Further Evidence of an Association between Behavioral Inhibition and Anxiety Disorders: Results from a Family Study of Children from a Nonclinical Sample

Behavioral inhibition to the unfamiliar, identifiable in early childhood and reflecting the tendency to exhibit withdrawal and excessive autonomic arousal to challenge or novelty, has been found to be prevalent in young offspring of parents with panic disorder and agoraphobia and associated with risk for anxiety disorders in these children. Using family study methodology, we now examine psychopathology in first degree relatives of children from a non-clinical longitudinal cohort identified at 21 months of age as inhibited (N = 22) or uninhibited (N = 19) and followed through the age of seven years for a study of preservation of temperamental characteristics in normal children. These assessments were compared with evaluations of the first degree relatives of 20 normal comparison children. Psychiatric assessments of parents (N = 110) and siblings (N = 72) were based on structured interviews conducted blindly to the temperamental classification of the index child. Parents of inhibited children, compared with parents of uninhibited and normal controls, had significantly higher risks for multiple (greater than or equal to 2) anxiety disorders, continuing anxiety disorders (both a childhood and adulthood anxiety disorder in the same parent), social phobia, and childhood avoidant and overanxious disorders. These findings provide additional support for the hypothesis linking behavioral inhibition with risk for anxiety disorder.

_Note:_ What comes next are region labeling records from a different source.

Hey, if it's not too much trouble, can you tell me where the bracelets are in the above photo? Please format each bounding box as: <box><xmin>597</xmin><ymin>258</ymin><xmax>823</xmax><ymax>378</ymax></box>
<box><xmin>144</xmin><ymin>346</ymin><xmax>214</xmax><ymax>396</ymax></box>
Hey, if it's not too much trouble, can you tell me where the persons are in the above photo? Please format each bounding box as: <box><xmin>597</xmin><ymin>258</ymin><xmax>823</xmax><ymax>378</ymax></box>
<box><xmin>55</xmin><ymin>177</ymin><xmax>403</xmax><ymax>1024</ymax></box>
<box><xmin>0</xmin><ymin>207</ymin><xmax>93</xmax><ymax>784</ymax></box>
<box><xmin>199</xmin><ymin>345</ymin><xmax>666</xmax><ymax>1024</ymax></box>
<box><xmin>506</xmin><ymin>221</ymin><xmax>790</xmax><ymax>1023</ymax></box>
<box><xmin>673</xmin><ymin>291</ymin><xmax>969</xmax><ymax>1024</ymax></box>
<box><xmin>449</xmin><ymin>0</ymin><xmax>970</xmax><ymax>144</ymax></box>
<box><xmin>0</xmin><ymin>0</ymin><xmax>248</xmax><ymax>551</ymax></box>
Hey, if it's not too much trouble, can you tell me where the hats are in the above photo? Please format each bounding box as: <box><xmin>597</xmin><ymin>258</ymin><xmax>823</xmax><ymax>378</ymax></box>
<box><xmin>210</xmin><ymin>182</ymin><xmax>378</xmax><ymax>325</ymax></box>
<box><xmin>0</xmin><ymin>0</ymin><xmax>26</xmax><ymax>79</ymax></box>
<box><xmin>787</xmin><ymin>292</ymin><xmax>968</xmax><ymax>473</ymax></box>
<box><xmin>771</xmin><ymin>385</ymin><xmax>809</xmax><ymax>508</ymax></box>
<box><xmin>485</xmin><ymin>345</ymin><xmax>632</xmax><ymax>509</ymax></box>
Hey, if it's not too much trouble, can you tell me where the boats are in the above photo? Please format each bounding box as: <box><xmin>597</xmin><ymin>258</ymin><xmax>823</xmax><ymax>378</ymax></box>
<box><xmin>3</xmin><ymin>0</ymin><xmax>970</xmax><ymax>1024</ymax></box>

Behavioral inhibition in childhood: A risk factor for anxiety disorders

Childhood antecedents of anxiety disorders in adulthood remain poorly understood. We have, therefore, examined from longitudinal and familial perspectives the relationship between behavioral inhibition in children and anxiety disorders. We review a series of studies describing the association between behavioral inhibition and anxiety disorders in two independently ascertained and previously described samples of children. One sample was cross-sectional and clinically derived (Massachusetts General Hospital at-risk sample), and the other was epidemiologically derived and longitudinal (Kagan et al. longitudinal cohort). Our studies have found that (1) children of parents with panic disorder with agoraphobia, either alone or comorbid with major depressive disorder, are at increased risk for behavioral inhibition; (2) children identified as having behavioral inhibition have high rates of childhood-onset anxiety disorders themselves; (3) behavioral inhibition is associated with familial risk for anxiety disorders; (4) children with behavioral inhibition and anxiety disorders have greater familial loading of anxiety disorders; (5) children who remain inhibited over time are at highest risk for anxiety disorders in themselves and their families; and (6) these differences between inhibited children and not-inhibited controls become more robust at 3-year follow-up. Our research strongly indicates that behavioral inhibition is an identifiable early childhood predictor of later anxiety disorders.